──────── Selected passage ────────
Nasa stuff can be pricey. Maybe I can get an Asian pirated copy of that rubbery stuff. :)
Nasa stuff can be pricey. Maybe I can get an Asian pirated copy of that rubbery stuff. :)
Example:
I can see the disc capacitors,resistors,jumpers and all traces.
But what an xray won't show chip functions and discrete part values.
imo ..encapsulation makes scope probing difficult.
How do you like getting products made that way?
It's: Privacy by Encapsulation vs Design Disclosure by Patent Owner.
Who's the winner going to be?
An x-ray does not mean a good analysis would result.
Use Aluminum traces and they are invisible to X-rays. Ha!
Have fun soldering or basically getting a good electrical bond on all the nodes though.
You could can it in PCB media with 100% ground plane and ad a nice thick layer of LEADED solder on it, OR little sheets of lead soldered onto it. :-)
The high temp polymer dust is not the best stuff to be breathing either. I would not recommend doing any high speed power sanding on basically anything inside your house.
It is not that kind of plastic. Use an engraving tool to gouge stripes into it and that will obscure the numbering.
──────── Extracted data ────────
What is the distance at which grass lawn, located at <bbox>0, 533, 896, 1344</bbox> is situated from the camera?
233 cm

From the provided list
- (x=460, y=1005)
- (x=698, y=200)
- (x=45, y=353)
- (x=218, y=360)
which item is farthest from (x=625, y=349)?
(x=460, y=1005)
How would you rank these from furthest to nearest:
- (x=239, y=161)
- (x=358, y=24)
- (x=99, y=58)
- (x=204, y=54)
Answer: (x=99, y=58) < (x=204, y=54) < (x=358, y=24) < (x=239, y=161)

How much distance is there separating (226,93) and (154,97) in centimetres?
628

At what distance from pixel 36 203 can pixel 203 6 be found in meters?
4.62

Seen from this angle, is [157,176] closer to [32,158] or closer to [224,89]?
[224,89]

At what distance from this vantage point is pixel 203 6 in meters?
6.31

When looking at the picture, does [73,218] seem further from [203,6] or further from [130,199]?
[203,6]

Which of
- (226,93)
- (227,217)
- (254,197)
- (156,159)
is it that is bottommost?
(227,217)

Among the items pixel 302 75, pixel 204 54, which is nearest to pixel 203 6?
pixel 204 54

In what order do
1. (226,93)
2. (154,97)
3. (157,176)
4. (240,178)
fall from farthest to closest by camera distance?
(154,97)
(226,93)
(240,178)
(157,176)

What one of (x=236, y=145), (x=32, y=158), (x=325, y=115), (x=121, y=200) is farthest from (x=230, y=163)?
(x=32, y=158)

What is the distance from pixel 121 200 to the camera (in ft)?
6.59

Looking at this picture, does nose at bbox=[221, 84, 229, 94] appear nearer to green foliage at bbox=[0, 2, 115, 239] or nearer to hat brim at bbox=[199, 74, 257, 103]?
────────
Exercise A | From the thread on encapsulated circuit boards, return the passage between "How do you like" and "obscure the numbering.", inclusive.
Exercise B | Based on the thread on encapsulated circuit boards, mark each statement yes or no, and quote the words of the thread that decide it: (i) An x-ray will show discrete part values. (ii) Aluminum traces are invisible to X-rays. (iii) High-speed power sanding indoors is recommended.
Exercise C | Write what comes next in the thread on encapsulated circuit boards, starting after its final sentence.
The items above are separate from the thread on encapsulated circuit boards.

Final answer A |
How do you like getting products made that way?
It's: Privacy by Encapsulation vs Design Disclosure by Patent Owner.
Who's the winner going to be?
An x-ray does not mean a good analysis would result.
Use Aluminum traces and they are invisible to X-rays. Ha!
Have fun soldering or basically getting a good electrical bond on all the nodes though.
You could can it in PCB media with 100% ground plane and ad a nice thick layer of LEADED solder on it, OR little sheets of lead soldered onto it. :-)
The high temp polymer dust is not the best stuff to be breathing either. I would not recommend doing any high speed power sanding on basically anything inside your house.
It is not that kind of plastic. Use an engraving tool to gouge stripes into it and that will obscure the numbering.

Final answer B |
(i) No: "But what an xray won't show chip functions and discrete part values."
(ii) Yes: "Use Aluminum traces and they are invisible to X-rays."
(iii) No: "I would not recommend doing any high speed power sanding on basically anything inside your house."

Final answer C |
If it is laser etched, it is one of the only solutions. You have to move or remove media to remove etched info.
There are not too many solvents that will attack the plastics most ICs are packaged in. The print used is pretty hardy stuff too. Usually an epoxy "ink".
It is called "Conap" and there are no substitutes, as far as NASA is concerned, and it is VERY expensive, but I am sure there are plenty of good 'turgid' other brand polyurethane encapsulants out there.
Looks like an old floppy controller card.
Unless YOU QUOTE who you are responding to, nobody will know who or what the f*ck you are talking about.
Not everyone reads or looks at there news the same way.
Relying on threaded views is retarded.
QUOTE what you are referring to. D'oh!
It says vinegar will remove resin 'that is starting to harden'....
Doesn't it shrink on curing, possibly damaging components?
-- Dirk http://www.transcendence.me.uk/ - Transcendence UK http://www.theconsensus.org/ - A UK political party http://www.blogtalkradio.com/onetribe - Occult Talk Show
I used to manufacture a product that was encapsulated and nobody ever copied it. Then I stopped encapsulating, sales went up, and still nobody copied it. Why? Because it used a micro. Last time I checked it costs over $20K to read a locked micro. Also, the firmware was pretty easy - no self-respecting programmer would pay $20K for someone else's lousy object code, so they did it themselves and never got a faithful copy.
If all you're protecting is a circuit design, don't count on epoxy potting compound - it simply disintegrates under the heat and pressure of an ordinary soldering iron, allowing you to drill down wherever you need access. An x-ray would make the task almost routine.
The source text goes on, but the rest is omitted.